[Saved entries]
=-=-=
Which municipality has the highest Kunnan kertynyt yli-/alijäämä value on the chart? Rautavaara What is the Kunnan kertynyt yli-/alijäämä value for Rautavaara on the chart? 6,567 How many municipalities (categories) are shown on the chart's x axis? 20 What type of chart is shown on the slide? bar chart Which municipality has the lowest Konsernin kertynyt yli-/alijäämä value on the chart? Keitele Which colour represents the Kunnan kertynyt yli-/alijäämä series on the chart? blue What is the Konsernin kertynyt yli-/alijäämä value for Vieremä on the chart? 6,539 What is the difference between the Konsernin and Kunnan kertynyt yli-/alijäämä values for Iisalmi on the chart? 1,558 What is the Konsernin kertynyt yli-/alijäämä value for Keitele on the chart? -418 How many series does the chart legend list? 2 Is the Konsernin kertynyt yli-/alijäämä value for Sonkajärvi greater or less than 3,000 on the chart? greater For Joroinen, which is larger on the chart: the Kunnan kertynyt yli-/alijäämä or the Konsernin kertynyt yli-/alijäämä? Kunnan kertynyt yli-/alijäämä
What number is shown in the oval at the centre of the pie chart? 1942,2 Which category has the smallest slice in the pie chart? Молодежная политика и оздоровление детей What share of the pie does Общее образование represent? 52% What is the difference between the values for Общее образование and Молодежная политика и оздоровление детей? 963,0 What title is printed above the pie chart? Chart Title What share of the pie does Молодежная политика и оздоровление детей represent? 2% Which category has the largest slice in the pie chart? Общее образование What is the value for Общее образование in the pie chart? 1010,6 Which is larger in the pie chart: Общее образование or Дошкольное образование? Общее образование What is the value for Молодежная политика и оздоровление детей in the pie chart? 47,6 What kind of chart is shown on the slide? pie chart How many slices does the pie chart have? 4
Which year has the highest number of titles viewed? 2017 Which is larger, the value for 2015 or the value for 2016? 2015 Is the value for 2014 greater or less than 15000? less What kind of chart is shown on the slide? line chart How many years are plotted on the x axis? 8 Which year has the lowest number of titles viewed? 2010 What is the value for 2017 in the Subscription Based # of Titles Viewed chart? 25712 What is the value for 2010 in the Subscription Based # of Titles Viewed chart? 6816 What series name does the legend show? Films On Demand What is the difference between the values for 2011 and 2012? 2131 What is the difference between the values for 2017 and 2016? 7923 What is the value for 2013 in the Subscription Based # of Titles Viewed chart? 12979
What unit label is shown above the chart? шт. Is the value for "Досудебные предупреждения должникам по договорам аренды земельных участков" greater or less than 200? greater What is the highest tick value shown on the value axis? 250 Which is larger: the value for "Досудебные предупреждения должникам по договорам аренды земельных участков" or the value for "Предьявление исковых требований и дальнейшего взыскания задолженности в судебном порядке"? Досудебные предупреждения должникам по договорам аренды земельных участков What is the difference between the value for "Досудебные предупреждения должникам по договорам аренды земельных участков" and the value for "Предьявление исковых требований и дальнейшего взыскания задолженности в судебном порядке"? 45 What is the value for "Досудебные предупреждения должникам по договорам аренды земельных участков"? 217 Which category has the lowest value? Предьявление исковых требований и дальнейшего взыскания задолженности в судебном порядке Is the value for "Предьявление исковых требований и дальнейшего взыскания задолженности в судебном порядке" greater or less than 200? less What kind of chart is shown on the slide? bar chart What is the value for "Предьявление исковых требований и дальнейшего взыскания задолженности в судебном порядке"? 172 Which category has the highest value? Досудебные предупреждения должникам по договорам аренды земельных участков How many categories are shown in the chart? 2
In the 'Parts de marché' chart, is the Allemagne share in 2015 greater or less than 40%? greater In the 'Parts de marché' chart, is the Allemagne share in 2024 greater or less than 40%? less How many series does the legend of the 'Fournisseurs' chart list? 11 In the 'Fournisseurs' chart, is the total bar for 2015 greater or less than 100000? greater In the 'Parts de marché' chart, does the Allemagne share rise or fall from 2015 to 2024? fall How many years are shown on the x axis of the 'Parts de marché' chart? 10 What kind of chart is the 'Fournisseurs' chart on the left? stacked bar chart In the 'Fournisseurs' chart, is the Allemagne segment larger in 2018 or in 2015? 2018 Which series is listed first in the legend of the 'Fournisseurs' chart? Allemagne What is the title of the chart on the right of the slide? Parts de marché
=-=-=
▶ [Aim of the task]: Transcribe the records word for word, beginning at the first line and ending after the line that contains "What number is".

▶ [Response to the task]:
Which municipality has the highest Kunnan kertynyt yli-/alijäämä value on the chart? Rautavaara What is the Kunnan kertynyt yli-/alijäämä value for Rautavaara on the chart? 6,567 How many municipalities (categories) are shown on the chart's x axis? 20 What type of chart is shown on the slide? bar chart Which municipality has the lowest Konsernin kertynyt yli-/alijäämä value on the chart? Keitele Which colour represents the Kunnan kertynyt yli-/alijäämä series on the chart? blue What is the Konsernin kertynyt yli-/alijäämä value for Vieremä on the chart? 6,539 What is the difference between the Konsernin and Kunnan kertynyt yli-/alijäämä values for Iisalmi on the chart? 1,558 What is the Konsernin kertynyt yli-/alijäämä value for Keitele on the chart? -418 How many series does the chart legend list? 2 Is the Konsernin kertynyt yli-/alijäämä value for Sonkajärvi greater or less than 3,000 on the chart? greater For Joroinen, which is larger on the chart: the Kunnan kertynyt yli-/alijäämä or the Konsernin kertynyt yli-/alijäämä? Kunnan kertynyt yli-/alijäämä
What number is shown in the oval at the centre of the pie chart? 1942,2 Which category has the smallest slice in the pie chart? Молодежная политика и оздоровление детей What share of the pie does Общее образование represent? 52% What is the difference between the values for Общее образование and Молодежная политика и оздоровление детей? 963,0 What title is printed above the pie chart? Chart Title What share of the pie does Молодежная политика и оздоровление детей represent? 2% Which category has the largest slice in the pie chart? Общее образование What is the value for Общее образование in the pie chart? 1010,6 Which is larger in the pie chart: Общее образование or Дошкольное образование? Общее образование What is the value for Молодежная политика и оздоровление детей in the pie chart? 47,6 What kind of chart is shown on the slide? pie chart How many slices does the pie chart have? 4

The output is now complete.